Getting Started with Julia for Actuaries

JuliaActuary is an ecosystem of packages that makes Julia the easiest language to get started for actuarial workflows.
industry
blog
statistics
bayesian
Author

Alec Loudenback and Dimitar Vanguelov

Published

October 24, 2021

The previously published article titled Julia for Actuaries gave a longer introduction to why Julia works so well in actuarial workflows. In summary: Julia’s attributes are “evident in its pragmatic, productivity-focused design choices, pleasant syntax, rich ecosystem, thriving communities, and its ability to be both very general purpose and power cutting edge computing”.

This is the second in the following trilogy of articles:

  1. Why Julia works so well for actuaries
  2. Basic tooling and general packages of interest
  3. Actuarial-specific packages

Reminder of “Why Julia?”

In the 2021 Stack Overflow Survey, Julia was the 5th most loved language. This was ahead of other languages commonly used in actuarial contexts, such as Python (6th), R (28th), C++ (25th), Matlab (36th), or VBA (37th).

There are three main reasons to consider using Julia:

  1. The language itself offers expressiveness, pleasant syntax, and less boilerplate than many alternatives. Multiple dispatch is a programming paradigm that is an evolution of object-oriented approaches that’s more amenable to a wide range of programming styles, including functional and vectorized approaches. It affords Julia code a high level of composability and is what makes the Julia ecosystem so powerful.

  2. High performant Julia code, instead of needing libraries written in C/Cython/etc. For lots of problems, especially “toy” problems as you learn a language, the speed of Matlab/Python/R is fast enough. However, in real usage, particularly actuarial problems, you might find that when you need the performance, it’s too late1

  3. The language, tooling, and ecosystem is very modern, mature, and powerful. A built-in package manager, packages that work together without needing to know about each other, differentiable programming, meta-programming (macros), first-class GPU/parallel support, and wide range of packages relevant to actuarial workloads.
- - - -
**ACTIVITY LIST:**
[a] Copy the passage of the Julia for actuaries article from "The previously published" up to and including "or VBA (37th).".
[b] The Julia for actuaries article names languages that Julia placed ahead of in the 2021 Stack Overflow Survey. List each one with its rank.
[c] According to the Julia for actuaries article, who wrote it?

**EXERCISE DATA:**
- - - -
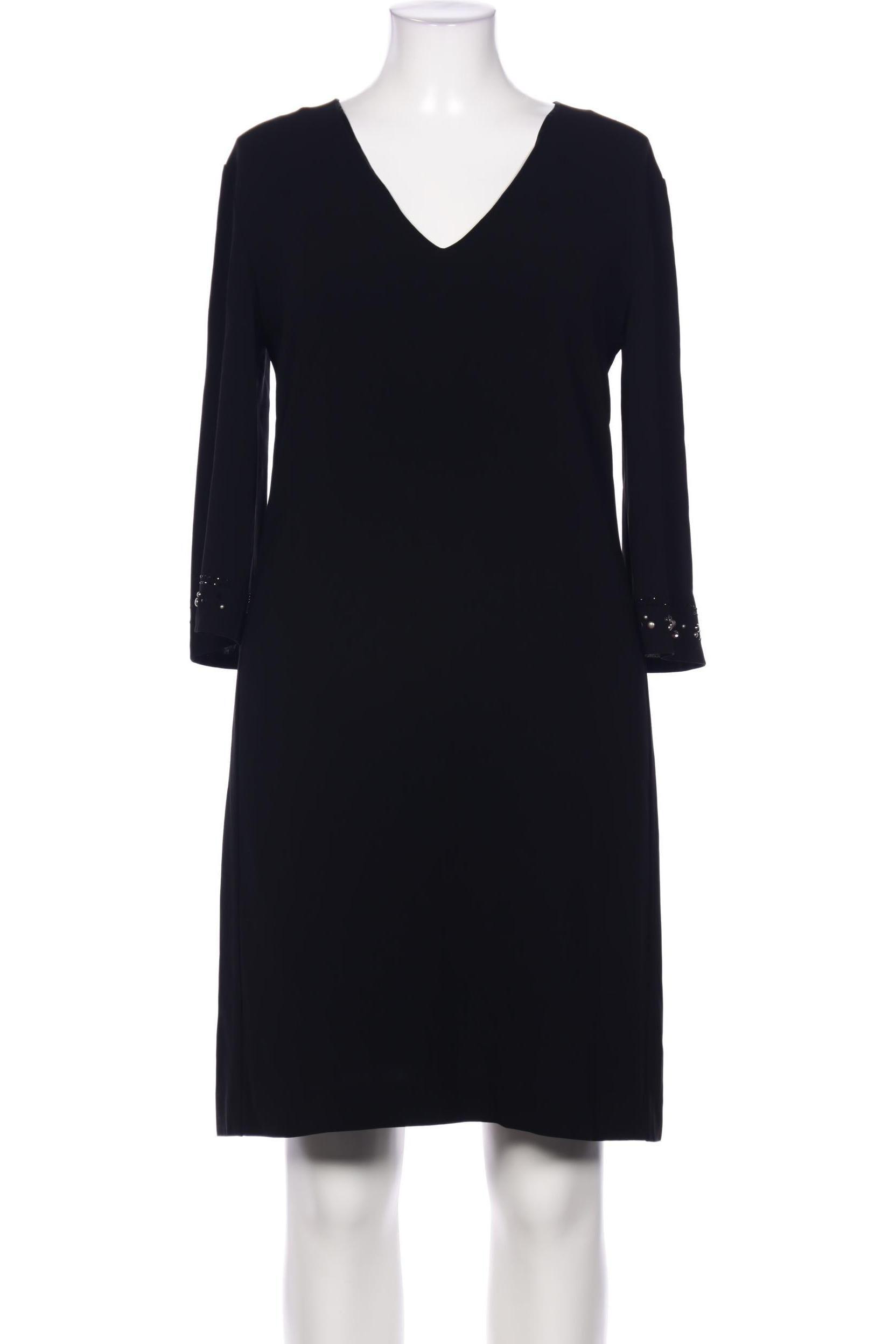 

Marc Cain Damen Kleid, schwarz, Gr. 42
- - - -
**OUTPUTS BY TASK:**
[a]
The previously published article titled Julia for Actuaries gave a longer introduction to why Julia works so well in actuarial workflows. In summary: Julia’s attributes are “evident in its pragmatic, productivity-focused design choices, pleasant syntax, rich ecosystem, thriving communities, and its ability to be both very general purpose and power cutting edge computing”.

This is the second in the following trilogy of articles:

  1. Why Julia works so well for actuaries
  2. Basic tooling and general packages of interest
  3. Actuarial-specific packages

Reminder of “Why Julia?”

In the 2021 Stack Overflow Survey, Julia was the 5th most loved language. This was ahead of other languages commonly used in actuarial contexts, such as Python (6th), R (28th), C++ (25th), Matlab (36th), or VBA (37th).

[b] Python (6th), R (28th), C++ (25th), Matlab (36th), VBA (37th)

[c] Alec Loudenback and Dimitar Vanguelov